3. Any and all documents, reports, memoranda, summaries, findings, data, audio recordings, video recordings, computer files, computer simulations and/or other recorded data regarding any and all ergonomic studies of the railroad work place, specifically including any and all tasks affecting a railroad worker's shoulders, arms and/or hands. This request includes any and all reports, memoranda, summaries, findings, data[,] audio recordings, video recordings, computer files, computer simulations and/or other recorded data in the possession of Defendant and/or any organization to which Defendant is associated, including but not limited to the Association of American Railroads.



4. Any and all data and/or statistics pertaining to the number of injuries, claims, and lawsuits brought and/or filed against Defendant by Conductors alleging cumulative/repetitive trauma injuries to the shoulders, arms and/or hands, including the names of the parties, court and case number for the last ten (10) years.



5. All photographs, videotapes, or movies relevant to this lawsuit, including but not limited to, any photographs of the equipment, tools, and/or other devices used by Plaintiff as well as any movies, video tapes, motion pictures, and/or photographs taken of the Plaintiff at any time based on the alleged occurrence made the basis of this suit or any other matter relevant to this lawsuit.



"Mandamus relief is appropriate only if a trial court abuses its discretion[,] and there is no adequate appellate remedy." In re CSX Corp., 124 S.W.3d 149, 151 (Tex. 2003). Although the scope of discovery is generally within the trial court's discretion, the trial court "must make an effort to impose reasonable discovery limits." Id. at 152. "The trial court abuses its discretion by ordering discovery that exceeds that permitted by the rules of procedure." Id. Requests for discovery "must show a reasonable expectation of obtaining information that will aid the dispute's resolution" and therefore "must be 'reasonably tailored' to include only relevant matters." Id. (quoting In re Am. Optical Corp., 988 S.W.2d 711, 713 (Tex. 1998)). Because the trial court may compel discovery only on matters that are relevant to the subject matter of the pending action, we place the burden on the discovery proponent to show that the requested discovery is within the scope of permissible discovery. In re TIG Ins. Co., 172 S.W.3d 160, 168 (Tex. App.--Beaumont 2005, orig. proceeding).
• • • • •
Task set.
1: Can you retype, word for word, the passage of the railroad discovery excerpt that opens with the words containing "4. Any and all" and closes with "to this lawsuit."?
2: How would the railroad discovery excerpt go on after its last sentence? Write the continuation.

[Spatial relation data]
• • • • •
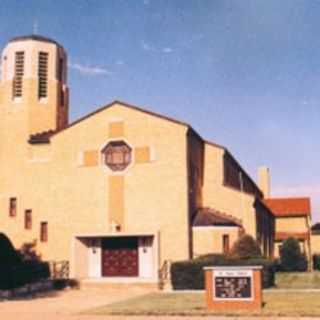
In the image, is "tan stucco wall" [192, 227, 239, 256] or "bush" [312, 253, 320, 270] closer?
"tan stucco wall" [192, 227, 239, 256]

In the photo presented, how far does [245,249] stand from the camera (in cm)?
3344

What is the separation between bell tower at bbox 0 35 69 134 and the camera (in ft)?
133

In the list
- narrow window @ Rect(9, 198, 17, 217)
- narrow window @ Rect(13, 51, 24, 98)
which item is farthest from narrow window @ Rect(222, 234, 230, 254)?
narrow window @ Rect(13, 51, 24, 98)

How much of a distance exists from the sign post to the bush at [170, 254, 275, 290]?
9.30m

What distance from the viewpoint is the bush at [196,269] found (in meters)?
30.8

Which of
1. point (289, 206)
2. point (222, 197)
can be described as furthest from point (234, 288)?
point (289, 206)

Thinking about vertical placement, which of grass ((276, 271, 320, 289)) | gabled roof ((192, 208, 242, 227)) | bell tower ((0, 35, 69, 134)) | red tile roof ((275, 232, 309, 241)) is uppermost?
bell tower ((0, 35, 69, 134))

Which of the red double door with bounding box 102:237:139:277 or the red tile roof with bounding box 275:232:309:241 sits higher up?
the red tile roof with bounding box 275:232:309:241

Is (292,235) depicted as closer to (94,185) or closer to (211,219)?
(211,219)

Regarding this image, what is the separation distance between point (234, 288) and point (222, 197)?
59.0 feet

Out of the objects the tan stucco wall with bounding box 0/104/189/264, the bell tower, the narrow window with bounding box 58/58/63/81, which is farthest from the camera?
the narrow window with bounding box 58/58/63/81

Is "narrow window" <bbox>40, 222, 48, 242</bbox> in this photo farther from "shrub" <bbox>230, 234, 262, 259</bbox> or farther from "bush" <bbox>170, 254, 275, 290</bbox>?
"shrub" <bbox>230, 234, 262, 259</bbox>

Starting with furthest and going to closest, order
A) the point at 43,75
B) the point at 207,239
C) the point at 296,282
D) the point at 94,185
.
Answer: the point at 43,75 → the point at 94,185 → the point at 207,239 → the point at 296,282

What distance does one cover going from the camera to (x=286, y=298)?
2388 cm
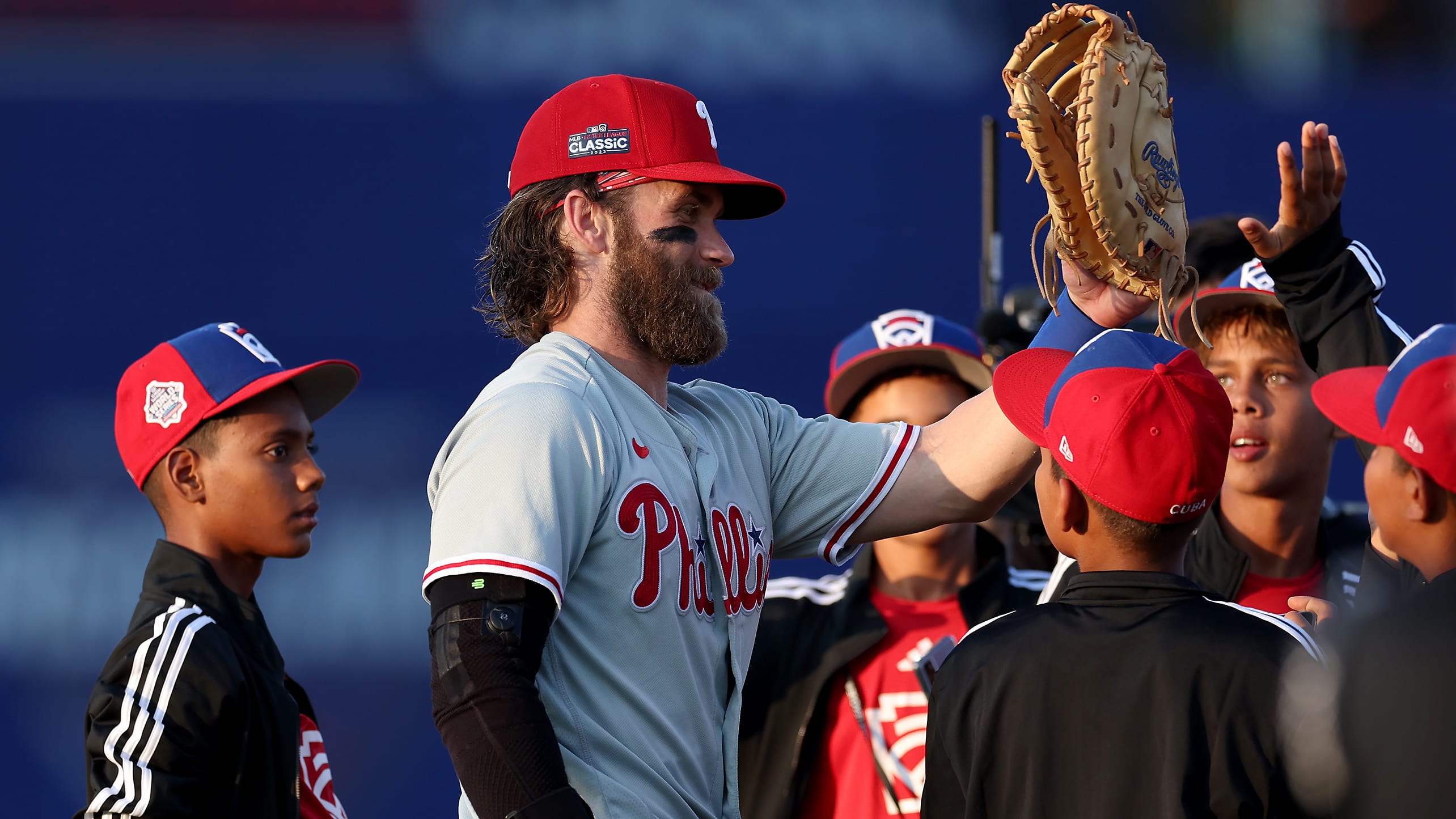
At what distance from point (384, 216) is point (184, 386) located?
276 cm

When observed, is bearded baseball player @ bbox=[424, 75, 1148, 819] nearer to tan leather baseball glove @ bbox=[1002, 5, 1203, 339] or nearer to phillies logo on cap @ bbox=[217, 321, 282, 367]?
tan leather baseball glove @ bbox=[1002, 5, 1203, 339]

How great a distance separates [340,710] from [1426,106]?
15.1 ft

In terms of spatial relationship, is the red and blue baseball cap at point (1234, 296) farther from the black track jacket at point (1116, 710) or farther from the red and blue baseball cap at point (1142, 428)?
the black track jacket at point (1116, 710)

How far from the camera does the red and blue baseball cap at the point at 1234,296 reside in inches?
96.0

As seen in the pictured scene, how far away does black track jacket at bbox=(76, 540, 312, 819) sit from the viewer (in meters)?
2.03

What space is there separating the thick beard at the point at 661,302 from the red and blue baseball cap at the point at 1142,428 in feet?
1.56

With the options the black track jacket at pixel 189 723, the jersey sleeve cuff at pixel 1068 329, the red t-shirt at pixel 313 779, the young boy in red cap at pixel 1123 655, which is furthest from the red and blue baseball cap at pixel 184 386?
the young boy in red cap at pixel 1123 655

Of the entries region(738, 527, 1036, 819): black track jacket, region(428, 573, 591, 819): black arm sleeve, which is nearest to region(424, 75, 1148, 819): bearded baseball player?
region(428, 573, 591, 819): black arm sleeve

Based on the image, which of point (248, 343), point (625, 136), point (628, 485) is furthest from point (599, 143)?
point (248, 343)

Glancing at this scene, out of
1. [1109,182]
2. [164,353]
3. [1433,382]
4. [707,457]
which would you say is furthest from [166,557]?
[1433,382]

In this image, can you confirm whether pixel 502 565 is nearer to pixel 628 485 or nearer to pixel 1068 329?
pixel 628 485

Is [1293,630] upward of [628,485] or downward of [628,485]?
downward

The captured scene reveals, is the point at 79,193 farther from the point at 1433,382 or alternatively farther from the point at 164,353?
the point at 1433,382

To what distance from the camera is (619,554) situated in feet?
• • • • •
Responses for each task.
1:
4. Any and all data and/or statistics pertaining to the number of injuries, claims, and lawsuits brought and/or filed against Defendant by Conductors alleging cumulative/repetitive trauma injuries to the shoulders, arms and/or hands, including the names of the parties, court and case number for the last ten (10) years.



5. All photographs, videotapes, or movies relevant to this lawsuit, including but not limited to, any photographs of the equipment, tools, and/or other devices used by Plaintiff as well as any movies, video tapes, motion pictures, and/or photographs taken of the Plaintiff at any time based on the alleged occurrence made the basis of this suit or any other matter relevant to this lawsuit.

2:
The discovery requests at issue in this case are not sufficiently specific regarding the documents being requested. The first request for production identifies "any and all" of a vast variety of different sorts of information "from whatever source derived" both "regarding or relating to" either "ergonomics", "cumulative trauma" or "repetitive stress injuries to the shoulders, arms, and/or hands of conductors." The request for documents regarding or relating to repetitive stress injuries is limited to "the shoulders, arms, and/or hands of conductors" but it is not clear that the request for "ergonomics" is so limited, nor is the request limited to injuries sustained in moving rail cars. The request for production of documents contains no geographical limitation, no limitation as to time period, and no limitation as to source. At the hearing on the motion to compel, counsel for Simmons claimed the first request for production was "specific about the job type" and "what area of the body" and, while conceding the request contained no time limitation, suggested "[i]f they want to put it at 10 years, that's fine by me." Simmons did not amend his requests for productions, however, and the order the trial court signed two days after the hearing did not limit the scope of any of the requests.

Similar defects plague the second request for production. Here, Simmons asks for information spanning a ten-year period, but the request contains no geographical limitation. Simmons requests "[a]ny and all" of a wide variety of information and media either "filed with" the railroad or "completed" by any railroad employee over the last ten years, "including but not limited to[,]" "accident forms." Rather than request an identifiable universe of documents, the requests describes an amorphous body of information that includes not only records of accidents but also "injuries" and "treatment" and "time taken off work."

In addition to the absence of any limits on time or geographic scope, the third request for production mentions "any and all tasks affecting a railroad worker's shoulders, arms and/or hands" as part of a non-exclusive list request for "any and all" information "regarding any and all ergonomic studies of the railroad work place." This request is not even limited to BNSF or to persons under its control, as the request requires production from "any organization" with which the railroad is "associated", "including but not limited to" the "Association of American Railroads."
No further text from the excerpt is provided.